== INPUT FOR THIS TASK ==

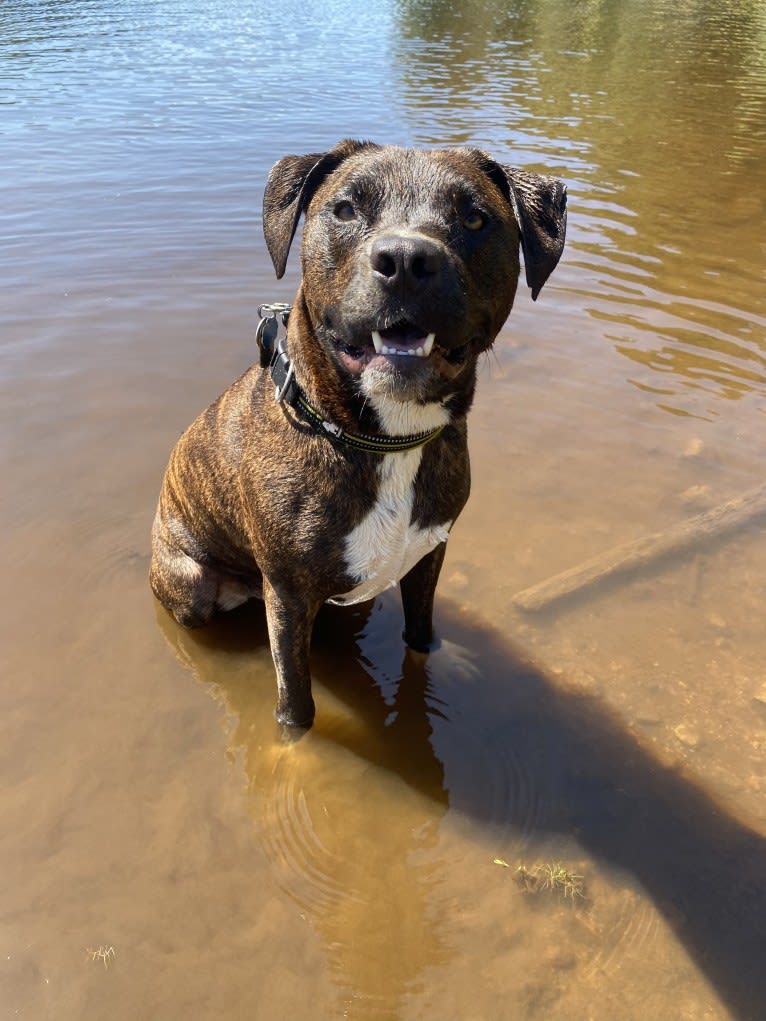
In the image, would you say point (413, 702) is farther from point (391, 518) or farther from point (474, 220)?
point (474, 220)

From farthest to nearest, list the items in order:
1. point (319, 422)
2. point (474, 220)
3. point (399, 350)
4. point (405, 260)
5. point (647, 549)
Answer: point (647, 549), point (319, 422), point (474, 220), point (399, 350), point (405, 260)

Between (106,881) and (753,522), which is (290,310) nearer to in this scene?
(106,881)

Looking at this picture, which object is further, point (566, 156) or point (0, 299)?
point (566, 156)

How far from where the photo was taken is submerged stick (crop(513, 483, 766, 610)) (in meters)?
3.82

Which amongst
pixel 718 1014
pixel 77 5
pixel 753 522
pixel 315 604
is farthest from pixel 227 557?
pixel 77 5

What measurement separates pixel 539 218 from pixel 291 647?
5.58 feet

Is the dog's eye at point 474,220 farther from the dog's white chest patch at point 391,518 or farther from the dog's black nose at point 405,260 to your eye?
the dog's white chest patch at point 391,518

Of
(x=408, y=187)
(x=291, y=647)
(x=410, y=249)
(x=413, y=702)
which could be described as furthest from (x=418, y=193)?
(x=413, y=702)

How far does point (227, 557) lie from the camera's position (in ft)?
11.0

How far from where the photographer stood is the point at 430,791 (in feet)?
9.98

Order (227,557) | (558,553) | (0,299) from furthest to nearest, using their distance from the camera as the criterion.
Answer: (0,299)
(558,553)
(227,557)

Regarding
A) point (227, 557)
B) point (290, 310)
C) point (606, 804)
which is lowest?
point (606, 804)

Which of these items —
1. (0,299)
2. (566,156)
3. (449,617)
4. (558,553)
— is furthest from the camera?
(566,156)

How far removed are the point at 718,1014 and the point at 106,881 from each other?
1935 millimetres
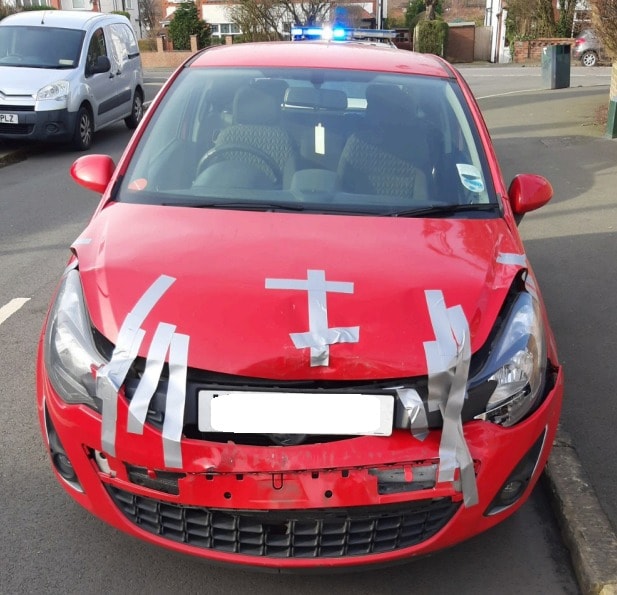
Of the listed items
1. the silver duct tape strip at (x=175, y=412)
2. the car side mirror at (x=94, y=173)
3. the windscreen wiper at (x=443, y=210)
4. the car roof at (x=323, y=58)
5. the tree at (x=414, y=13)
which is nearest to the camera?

===

#### [TASK DESCRIPTION]
Reproduce each entry precisely, dropping only the pictures.

#### [WORKED ANSWER]
In the image, would you say point (413, 702) is farther from point (391, 518) or farther from point (474, 220)?
point (474, 220)

From farthest to nearest, list the items in order:
1. point (319, 422)
2. point (474, 220)
3. point (399, 350)
4. point (405, 260)
5. point (647, 549)
Answer: point (647, 549), point (319, 422), point (474, 220), point (399, 350), point (405, 260)

Between (106,881) and (753,522), which is (290,310) nearer to in this scene?
(106,881)

Looking at this picture, which object is further, point (566, 156) or point (0, 299)?
point (566, 156)

How far from where the photo was taken is submerged stick (crop(513, 483, 766, 610)) (in meters)?
3.82

Which amongst
pixel 718 1014
pixel 77 5
pixel 753 522
pixel 315 604
is farthest from pixel 227 557?
pixel 77 5

What measurement separates pixel 539 218 from pixel 291 647?
5.58 feet

Is the dog's eye at point 474,220 farther from the dog's white chest patch at point 391,518 or farther from the dog's black nose at point 405,260 to your eye?
the dog's white chest patch at point 391,518

Of
(x=408, y=187)
(x=291, y=647)
(x=410, y=249)
(x=413, y=702)
which could be described as furthest from (x=418, y=193)?
(x=413, y=702)

How far does point (227, 557) lie from the camera's position (in ft)?
11.0

How far from where the photographer stood is the point at 430,791 (in feet)?
9.98

Order (227,557) | (558,553) | (0,299) from furthest to nearest, using their distance from the camera as the criterion.
Answer: (0,299)
(558,553)
(227,557)

Regarding
A) point (227, 557)
B) point (290, 310)
C) point (606, 804)
which is lowest?
point (606, 804)

Which of these items —
1. (0,299)
2. (566,156)
3. (449,617)
4. (558,553)
— is furthest from the camera?
(566,156)

How far removed are the point at 718,1014 and the point at 106,881 from each other?
1935 millimetres
Of the listed items
1. the silver duct tape strip at (x=175, y=412)
2. the car side mirror at (x=94, y=173)
3. the windscreen wiper at (x=443, y=210)
4. the car roof at (x=323, y=58)
5. the tree at (x=414, y=13)
which is nearest to the camera?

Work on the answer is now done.